The Seasons of our Discontent. A How-to Guide to Popular Uprisings

February 24, 2014 Updated: April 24, 2016

The Arab Spring, the Turkish Summer, the Romanian Autumn, the Russian Winter. It seems that the four seasons have become a catchall term for democratic protest movements from around the world. Apart from sharing an annual equinox, what do all these demonstrations have in common? What are the basic ingredients needed for such a protest to attain the necessary critical mass to flare up and engulf an entire society in turmoil. 

Few could have imagined that the symbolic self-immolation of Mohamed Bouazizi, a Tunisian street vendor, would have resulted in the most dramatic geopolitical change since the fall of the Berlin Wall. In true Werther-effect fashion, regimes across the Arab World have either been founded or have yet to emerge from the ripples sent out by the Tunisian Revolution.

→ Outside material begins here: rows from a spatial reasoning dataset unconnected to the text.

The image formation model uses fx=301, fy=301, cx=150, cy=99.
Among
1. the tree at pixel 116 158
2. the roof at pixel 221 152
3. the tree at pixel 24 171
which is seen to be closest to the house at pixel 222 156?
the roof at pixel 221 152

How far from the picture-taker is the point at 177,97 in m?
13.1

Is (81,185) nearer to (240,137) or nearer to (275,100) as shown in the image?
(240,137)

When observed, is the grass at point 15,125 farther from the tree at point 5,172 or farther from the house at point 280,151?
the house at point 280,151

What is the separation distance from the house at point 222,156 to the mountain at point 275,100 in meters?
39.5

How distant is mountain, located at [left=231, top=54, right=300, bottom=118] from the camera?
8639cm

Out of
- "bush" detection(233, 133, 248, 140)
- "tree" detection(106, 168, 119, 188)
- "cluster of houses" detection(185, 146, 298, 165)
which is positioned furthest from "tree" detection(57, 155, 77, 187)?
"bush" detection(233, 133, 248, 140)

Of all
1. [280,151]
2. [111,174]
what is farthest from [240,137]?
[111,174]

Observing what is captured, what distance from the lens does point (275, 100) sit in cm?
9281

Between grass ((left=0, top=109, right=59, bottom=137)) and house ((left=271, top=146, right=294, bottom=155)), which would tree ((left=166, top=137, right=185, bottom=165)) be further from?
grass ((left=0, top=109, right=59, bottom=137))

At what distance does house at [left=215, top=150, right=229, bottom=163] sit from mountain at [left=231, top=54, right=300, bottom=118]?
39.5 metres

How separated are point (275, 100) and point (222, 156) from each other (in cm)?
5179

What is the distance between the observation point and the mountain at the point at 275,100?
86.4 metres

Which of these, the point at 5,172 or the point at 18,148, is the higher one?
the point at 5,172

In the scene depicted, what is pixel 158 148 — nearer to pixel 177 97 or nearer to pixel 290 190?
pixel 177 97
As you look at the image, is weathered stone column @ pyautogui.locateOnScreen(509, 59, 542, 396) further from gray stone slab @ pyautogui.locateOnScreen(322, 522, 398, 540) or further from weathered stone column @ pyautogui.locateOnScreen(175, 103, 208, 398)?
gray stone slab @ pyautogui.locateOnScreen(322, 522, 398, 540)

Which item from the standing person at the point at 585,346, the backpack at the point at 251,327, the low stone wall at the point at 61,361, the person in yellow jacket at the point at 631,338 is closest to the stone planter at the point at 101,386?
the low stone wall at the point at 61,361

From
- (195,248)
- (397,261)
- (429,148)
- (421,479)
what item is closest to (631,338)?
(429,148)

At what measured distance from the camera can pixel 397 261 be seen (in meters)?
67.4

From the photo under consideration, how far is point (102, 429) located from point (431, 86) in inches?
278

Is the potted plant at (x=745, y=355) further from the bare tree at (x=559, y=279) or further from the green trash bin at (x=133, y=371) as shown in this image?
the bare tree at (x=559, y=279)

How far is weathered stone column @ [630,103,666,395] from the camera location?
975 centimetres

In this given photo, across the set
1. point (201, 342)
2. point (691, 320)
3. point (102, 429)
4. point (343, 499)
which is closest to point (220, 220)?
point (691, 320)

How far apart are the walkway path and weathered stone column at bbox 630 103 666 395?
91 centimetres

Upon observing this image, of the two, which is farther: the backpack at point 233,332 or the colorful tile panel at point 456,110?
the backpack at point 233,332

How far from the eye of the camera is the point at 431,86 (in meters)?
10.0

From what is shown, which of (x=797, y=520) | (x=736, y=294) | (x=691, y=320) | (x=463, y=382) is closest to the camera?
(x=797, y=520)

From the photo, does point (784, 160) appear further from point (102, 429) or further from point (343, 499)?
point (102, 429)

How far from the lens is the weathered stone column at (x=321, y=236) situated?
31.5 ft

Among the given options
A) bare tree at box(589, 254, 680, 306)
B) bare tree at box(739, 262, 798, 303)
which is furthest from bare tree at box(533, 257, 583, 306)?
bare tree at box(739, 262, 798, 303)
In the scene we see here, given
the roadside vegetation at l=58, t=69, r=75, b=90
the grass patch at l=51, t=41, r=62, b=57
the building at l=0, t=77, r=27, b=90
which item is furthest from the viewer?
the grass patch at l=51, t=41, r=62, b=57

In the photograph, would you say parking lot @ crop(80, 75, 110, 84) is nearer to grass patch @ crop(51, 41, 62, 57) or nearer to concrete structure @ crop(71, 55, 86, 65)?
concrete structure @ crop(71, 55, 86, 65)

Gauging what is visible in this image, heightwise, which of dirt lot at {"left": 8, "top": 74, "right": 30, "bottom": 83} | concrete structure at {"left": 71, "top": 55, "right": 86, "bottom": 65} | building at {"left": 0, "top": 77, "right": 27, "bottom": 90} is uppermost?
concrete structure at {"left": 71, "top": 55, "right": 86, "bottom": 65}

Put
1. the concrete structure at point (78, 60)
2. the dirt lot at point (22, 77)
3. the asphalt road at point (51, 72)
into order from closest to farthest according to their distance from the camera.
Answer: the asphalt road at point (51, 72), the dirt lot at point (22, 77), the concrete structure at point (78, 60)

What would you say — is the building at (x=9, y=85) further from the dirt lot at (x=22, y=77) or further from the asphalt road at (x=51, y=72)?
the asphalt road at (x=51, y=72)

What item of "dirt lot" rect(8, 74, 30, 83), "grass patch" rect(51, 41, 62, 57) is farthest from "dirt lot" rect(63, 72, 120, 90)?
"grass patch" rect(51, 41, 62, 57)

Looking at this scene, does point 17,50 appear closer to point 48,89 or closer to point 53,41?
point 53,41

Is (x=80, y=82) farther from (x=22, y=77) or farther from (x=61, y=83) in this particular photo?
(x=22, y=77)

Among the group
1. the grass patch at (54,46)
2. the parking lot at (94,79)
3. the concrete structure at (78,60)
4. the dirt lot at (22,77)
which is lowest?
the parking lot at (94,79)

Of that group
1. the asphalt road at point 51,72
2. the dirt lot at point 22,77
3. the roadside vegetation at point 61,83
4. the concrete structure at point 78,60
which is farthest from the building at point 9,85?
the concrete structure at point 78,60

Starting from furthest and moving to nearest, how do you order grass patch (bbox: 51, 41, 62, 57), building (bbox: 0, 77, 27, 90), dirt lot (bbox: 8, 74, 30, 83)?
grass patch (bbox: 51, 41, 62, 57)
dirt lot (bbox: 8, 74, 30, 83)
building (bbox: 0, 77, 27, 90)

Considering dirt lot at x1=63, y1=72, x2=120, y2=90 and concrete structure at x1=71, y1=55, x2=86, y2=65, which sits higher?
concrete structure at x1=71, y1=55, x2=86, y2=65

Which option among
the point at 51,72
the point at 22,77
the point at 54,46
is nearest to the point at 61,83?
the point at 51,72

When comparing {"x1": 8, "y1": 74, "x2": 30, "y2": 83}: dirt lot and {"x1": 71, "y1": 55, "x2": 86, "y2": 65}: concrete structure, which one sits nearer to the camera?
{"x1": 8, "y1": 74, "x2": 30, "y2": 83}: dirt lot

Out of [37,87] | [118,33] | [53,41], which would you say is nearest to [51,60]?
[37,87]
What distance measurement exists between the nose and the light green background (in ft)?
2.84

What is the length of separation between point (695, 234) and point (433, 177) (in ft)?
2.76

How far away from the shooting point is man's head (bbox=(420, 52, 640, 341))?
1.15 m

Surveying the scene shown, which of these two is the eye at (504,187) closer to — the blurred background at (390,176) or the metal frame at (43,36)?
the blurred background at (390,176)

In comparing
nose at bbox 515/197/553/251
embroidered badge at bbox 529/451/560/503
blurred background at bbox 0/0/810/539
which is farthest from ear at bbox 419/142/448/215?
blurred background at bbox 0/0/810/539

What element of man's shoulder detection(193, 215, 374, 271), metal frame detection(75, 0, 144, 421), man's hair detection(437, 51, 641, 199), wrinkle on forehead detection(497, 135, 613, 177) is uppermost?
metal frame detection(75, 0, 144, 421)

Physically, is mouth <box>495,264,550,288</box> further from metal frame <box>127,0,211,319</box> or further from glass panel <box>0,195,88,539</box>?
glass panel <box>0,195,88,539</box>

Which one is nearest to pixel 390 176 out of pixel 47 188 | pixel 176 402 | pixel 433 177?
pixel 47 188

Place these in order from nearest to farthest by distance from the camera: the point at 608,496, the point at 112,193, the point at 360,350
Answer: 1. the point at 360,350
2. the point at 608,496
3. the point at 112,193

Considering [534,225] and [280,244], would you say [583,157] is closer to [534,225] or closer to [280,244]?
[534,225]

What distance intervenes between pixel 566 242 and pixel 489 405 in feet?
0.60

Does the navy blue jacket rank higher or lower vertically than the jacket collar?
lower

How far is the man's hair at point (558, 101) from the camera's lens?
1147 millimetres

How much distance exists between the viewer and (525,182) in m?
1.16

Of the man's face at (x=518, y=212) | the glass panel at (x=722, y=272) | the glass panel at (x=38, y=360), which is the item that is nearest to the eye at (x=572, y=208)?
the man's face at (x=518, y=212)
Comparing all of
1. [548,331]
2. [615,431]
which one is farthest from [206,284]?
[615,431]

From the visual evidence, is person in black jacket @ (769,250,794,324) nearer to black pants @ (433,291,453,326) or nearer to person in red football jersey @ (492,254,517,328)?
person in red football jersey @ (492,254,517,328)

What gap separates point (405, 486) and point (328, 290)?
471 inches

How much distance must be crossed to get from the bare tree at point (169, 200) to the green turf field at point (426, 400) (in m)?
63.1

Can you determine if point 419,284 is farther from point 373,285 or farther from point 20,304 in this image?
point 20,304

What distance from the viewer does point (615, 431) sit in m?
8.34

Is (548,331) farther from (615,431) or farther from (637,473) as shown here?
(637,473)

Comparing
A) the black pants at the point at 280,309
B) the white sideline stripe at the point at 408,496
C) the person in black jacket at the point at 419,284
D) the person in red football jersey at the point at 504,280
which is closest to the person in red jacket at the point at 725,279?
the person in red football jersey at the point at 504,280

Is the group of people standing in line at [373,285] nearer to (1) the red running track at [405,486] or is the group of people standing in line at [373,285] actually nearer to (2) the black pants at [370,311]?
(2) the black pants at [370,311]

Since the events of 2011 though, revolutions have spawned in a seemingly chaotic fashion, continents away from the Arab World, from Chile and Brazil to Turkey and Ukraine, and all the way to Thailand. Many now wonder which country will be next to fall prey to internal pressures. These uprisings have all had a series of common aggravating factors, which one should be mindful of when looking for answers.

1. Old Divides

Home is where the hatred is, goes the chorus of a Gil Scott Heron song. Although he talks about the perils of drug use, it can just as easily be used to explain how revolutions gain momentum.  Societies that have been marked by intense political or historical cleavages, which are unresolved and dormant, but have a tendency to boil over with anger when a minor albeit symbolic event occurred.  The protracted nature of most protests has stemmed from old divides that surface unexpectedly, in anti-systemic manner. For instance, in the case of the Arab Spring, the revolution was meant to overthrow a political order established during the Cold War, using Cold War patterns of thought, which had lost their relevancy for the rising middle class.

2. Young and unemployed

It shouldn’t come as a surprise to anyone, the fact that the young and unemployed are harbingers of most protests. In the developing world, statistics paint a dismal picture: rising youth unemployment is coupled with substantial increases in population. Social tensions reach their tipping point the moment a significant part of the population is without means to support itself, and has to resort to extreme measures to survive. Terrorism is one idea. The other is starting a revolution. If governments are wobbly enough, both may succeed in severely destabilizing a state. 

3. The revolution will be live

From the first Twitter Revolution in Moldova to the Euromaidan, social media tools have held center stage in the mobilization and organization of protests, no matter the continent. Often helped by external actors, protestors have been able to bypass traditional media channels and chosen to focus on promoting their messages using Facebook or Twitter, prompting governments to limit access to these networks or to shut them down altogether. Indeed, the power of the hashtag has managed to supersede the ballot box, better managing popular frustrations than the democratic mechanisms of yore.

4. Subterranean politicking

Perhaps the most interesting trait of all these seasonal revolutions has been the abrupt fashion in which they were launched and subsequently gained traction, surprising both seasoned and casual observers. The tipping point has been associated with major dissatisfaction towards the incumbent government. Whether it was about a plan to demolish a park (Turkey) or to sell off a gold mine (Romania), the movement created in its wake used this event as a springboard to attract the support of the masses. Then it progressively expanded its list of requests, from the small and narrow to the wide and systemic. The movements have usually cited far-reaching concerns with the failures of democracy as the reason for engagement rather than specific grievance. This trend has been called by Mary Kaldor of the LSE,  “subterranean politics”, for the way these social frustrations have bubbled up to the surface. Despite not being visible in the mainstream political debate, the protests have struck a chord with mainstream public opinion, leading to the dramatic rise of far-right parties across Europe, or political Islam in certain parts of the Arab World.

When all these factors combine, we have the perfect recipe for a mass protest movement. They highlight the failure of traditional democratic mechanisms to channel popular frustration away from the street and towards the checks-and-balances system of existing political institutions. Moreover, all such movements were haunted by the illusion that overthrowing the government can lead to real political change. Unfortunately, that has rarely been the case with Algeria remaining the only example of a successful democratic transition. One should therefore be wary of the power of the masses to bring about healthy political outcomes. Despite its misgivings, the ballot box remains the sole arbiter that can legitimately shape societies.